↓
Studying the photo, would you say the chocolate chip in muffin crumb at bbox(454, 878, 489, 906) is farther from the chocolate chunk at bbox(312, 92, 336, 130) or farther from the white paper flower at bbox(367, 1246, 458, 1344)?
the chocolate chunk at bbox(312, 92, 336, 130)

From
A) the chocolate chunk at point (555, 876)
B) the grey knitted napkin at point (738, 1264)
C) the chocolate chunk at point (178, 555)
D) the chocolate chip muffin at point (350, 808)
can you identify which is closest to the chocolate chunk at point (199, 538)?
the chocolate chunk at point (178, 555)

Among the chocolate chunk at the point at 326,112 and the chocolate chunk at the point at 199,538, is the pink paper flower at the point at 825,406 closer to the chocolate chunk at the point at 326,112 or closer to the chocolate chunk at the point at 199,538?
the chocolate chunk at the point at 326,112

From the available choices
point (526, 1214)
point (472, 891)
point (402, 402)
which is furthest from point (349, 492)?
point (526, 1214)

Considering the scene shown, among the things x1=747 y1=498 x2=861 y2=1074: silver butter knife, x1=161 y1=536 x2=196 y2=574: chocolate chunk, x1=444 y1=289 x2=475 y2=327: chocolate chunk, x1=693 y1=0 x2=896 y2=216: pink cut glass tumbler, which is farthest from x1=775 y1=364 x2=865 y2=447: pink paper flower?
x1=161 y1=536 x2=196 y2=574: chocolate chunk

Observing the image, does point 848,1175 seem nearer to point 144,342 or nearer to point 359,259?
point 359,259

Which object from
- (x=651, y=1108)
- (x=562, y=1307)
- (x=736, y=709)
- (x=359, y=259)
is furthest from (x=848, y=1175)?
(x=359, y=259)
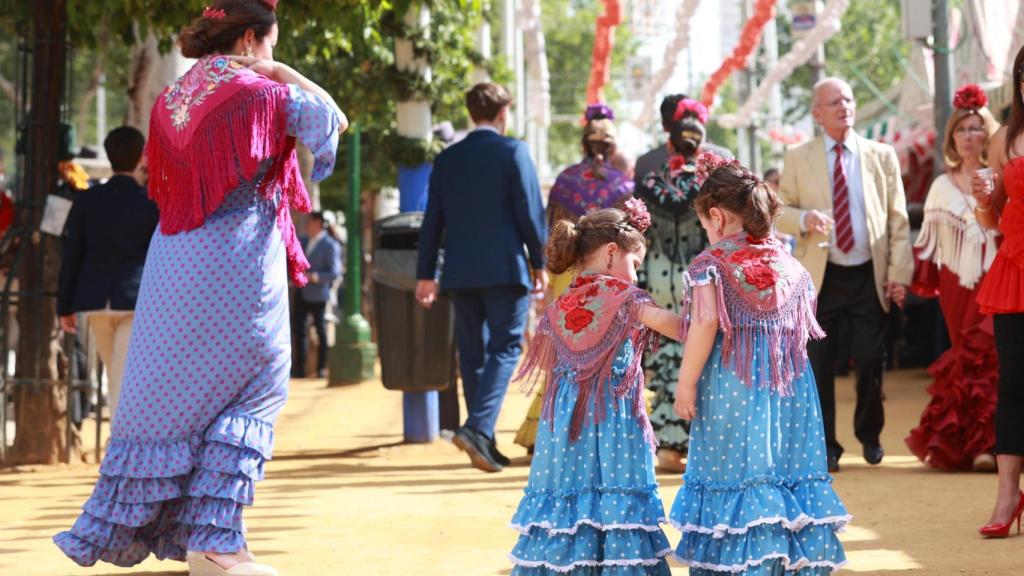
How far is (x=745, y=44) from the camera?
89.2ft

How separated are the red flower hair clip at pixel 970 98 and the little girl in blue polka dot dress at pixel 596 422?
3698 millimetres

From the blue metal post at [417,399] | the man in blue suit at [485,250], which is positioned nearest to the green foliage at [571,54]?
the blue metal post at [417,399]

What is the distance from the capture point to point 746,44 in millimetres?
27156

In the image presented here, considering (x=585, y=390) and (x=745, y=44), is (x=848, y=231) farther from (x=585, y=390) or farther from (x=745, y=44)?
(x=745, y=44)

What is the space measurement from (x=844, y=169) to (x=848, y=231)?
1.13 feet

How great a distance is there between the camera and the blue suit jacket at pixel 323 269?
69.9 ft

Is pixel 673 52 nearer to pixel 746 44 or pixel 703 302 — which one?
pixel 746 44

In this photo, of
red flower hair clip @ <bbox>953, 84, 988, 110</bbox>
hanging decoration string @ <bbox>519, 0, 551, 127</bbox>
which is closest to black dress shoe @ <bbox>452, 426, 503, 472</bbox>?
red flower hair clip @ <bbox>953, 84, 988, 110</bbox>

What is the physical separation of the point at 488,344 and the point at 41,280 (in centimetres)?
289

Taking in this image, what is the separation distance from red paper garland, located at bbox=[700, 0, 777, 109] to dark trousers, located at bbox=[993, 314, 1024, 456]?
17371 millimetres

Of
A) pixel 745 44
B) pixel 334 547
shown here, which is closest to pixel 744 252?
pixel 334 547

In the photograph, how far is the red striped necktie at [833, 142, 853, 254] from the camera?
931 centimetres

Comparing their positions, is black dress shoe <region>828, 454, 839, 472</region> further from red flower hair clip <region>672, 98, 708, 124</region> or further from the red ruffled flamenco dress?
red flower hair clip <region>672, 98, 708, 124</region>

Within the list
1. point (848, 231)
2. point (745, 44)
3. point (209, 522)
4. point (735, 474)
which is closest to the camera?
point (735, 474)
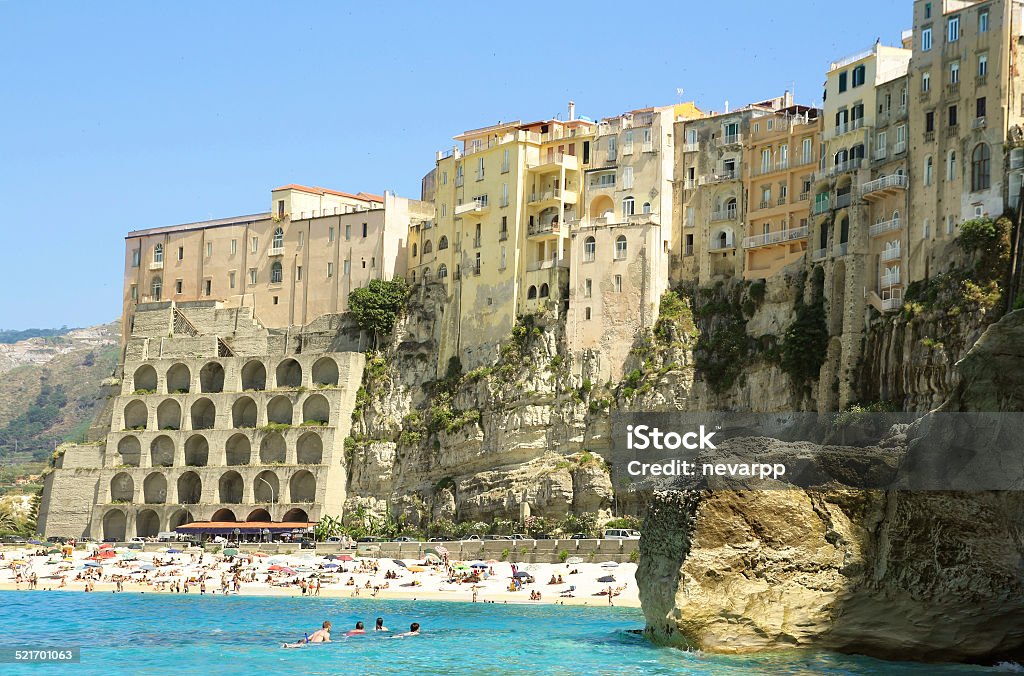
↑
#### What to do:
Format every line of the items above as a JSON list of strings, one string per line, with blank lines skipped and the pictures left out.

#### Solution to this exercise:
[
  "Studying the photo, would you say the chocolate chip in muffin crumb at bbox(454, 878, 489, 906) is farther from the chocolate chunk at bbox(312, 92, 336, 130) or farther from the white paper flower at bbox(367, 1246, 458, 1344)?",
  "the chocolate chunk at bbox(312, 92, 336, 130)",
  "From",
  "A) the chocolate chunk at point (555, 876)",
  "B) the grey knitted napkin at point (738, 1264)",
  "C) the chocolate chunk at point (178, 555)",
  "D) the chocolate chip muffin at point (350, 808)",
  "can you identify which is closest to the chocolate chunk at point (199, 538)?",
  "the chocolate chunk at point (178, 555)",
  "Among the chocolate chunk at the point at 326,112 and the chocolate chunk at the point at 199,538, is the pink paper flower at the point at 825,406 closer to the chocolate chunk at the point at 326,112 or closer to the chocolate chunk at the point at 199,538?",
  "the chocolate chunk at the point at 326,112",
  "From the available choices",
  "point (526, 1214)",
  "point (472, 891)",
  "point (402, 402)",
  "which is furthest from point (349, 492)?",
  "point (526, 1214)",
  "Considering the scene shown, among the things x1=747 y1=498 x2=861 y2=1074: silver butter knife, x1=161 y1=536 x2=196 y2=574: chocolate chunk, x1=444 y1=289 x2=475 y2=327: chocolate chunk, x1=693 y1=0 x2=896 y2=216: pink cut glass tumbler, which is farthest from x1=775 y1=364 x2=865 y2=447: pink paper flower?",
  "x1=161 y1=536 x2=196 y2=574: chocolate chunk",
  "Observing the image, does point 848,1175 seem nearer to point 144,342 or nearer to point 359,259?",
  "point 359,259",
  "Which object from",
  "- (x=651, y=1108)",
  "- (x=562, y=1307)",
  "- (x=736, y=709)",
  "- (x=359, y=259)",
  "is furthest from (x=848, y=1175)?",
  "(x=359, y=259)",
  "How far is (x=745, y=44) from the camera?",
  "89.2ft",
  "How separated are the red flower hair clip at pixel 970 98 and the little girl in blue polka dot dress at pixel 596 422?",
  "3698 millimetres",
  "From the blue metal post at [417,399] | the man in blue suit at [485,250], which is positioned nearest to the green foliage at [571,54]?",
  "the blue metal post at [417,399]",
  "What is the distance from the capture point to point 746,44 in millimetres?",
  "27156",
  "In the image presented here, considering (x=585, y=390) and (x=745, y=44), is (x=848, y=231) farther from (x=585, y=390) or farther from (x=745, y=44)?",
  "(x=745, y=44)",
  "What is the space measurement from (x=844, y=169) to (x=848, y=231)?",
  "1.13 feet",
  "How great a distance is there between the camera and the blue suit jacket at pixel 323 269?",
  "69.9 ft",
  "Is pixel 673 52 nearer to pixel 746 44 or pixel 703 302 — which one?",
  "pixel 746 44",
  "In this photo, of",
  "red flower hair clip @ <bbox>953, 84, 988, 110</bbox>",
  "hanging decoration string @ <bbox>519, 0, 551, 127</bbox>",
  "which is closest to black dress shoe @ <bbox>452, 426, 503, 472</bbox>?",
  "red flower hair clip @ <bbox>953, 84, 988, 110</bbox>",
  "What is the physical separation of the point at 488,344 and the point at 41,280 (in centimetres)?",
  "289",
  "Taking in this image, what is the separation distance from red paper garland, located at bbox=[700, 0, 777, 109] to dark trousers, located at bbox=[993, 314, 1024, 456]?",
  "17371 millimetres",
  "Of",
  "A) pixel 745 44",
  "B) pixel 334 547",
  "shown here, which is closest to pixel 744 252?",
  "pixel 334 547",
  "In the photograph, how far is the red striped necktie at [833, 142, 853, 254] from the camera?",
  "931 centimetres",
  "Comparing their positions, is black dress shoe <region>828, 454, 839, 472</region> further from red flower hair clip <region>672, 98, 708, 124</region> or further from the red ruffled flamenco dress?",
  "red flower hair clip <region>672, 98, 708, 124</region>",
  "Within the list",
  "1. point (848, 231)",
  "2. point (745, 44)",
  "3. point (209, 522)",
  "4. point (735, 474)",
  "which is closest to the camera?",
  "point (735, 474)"
]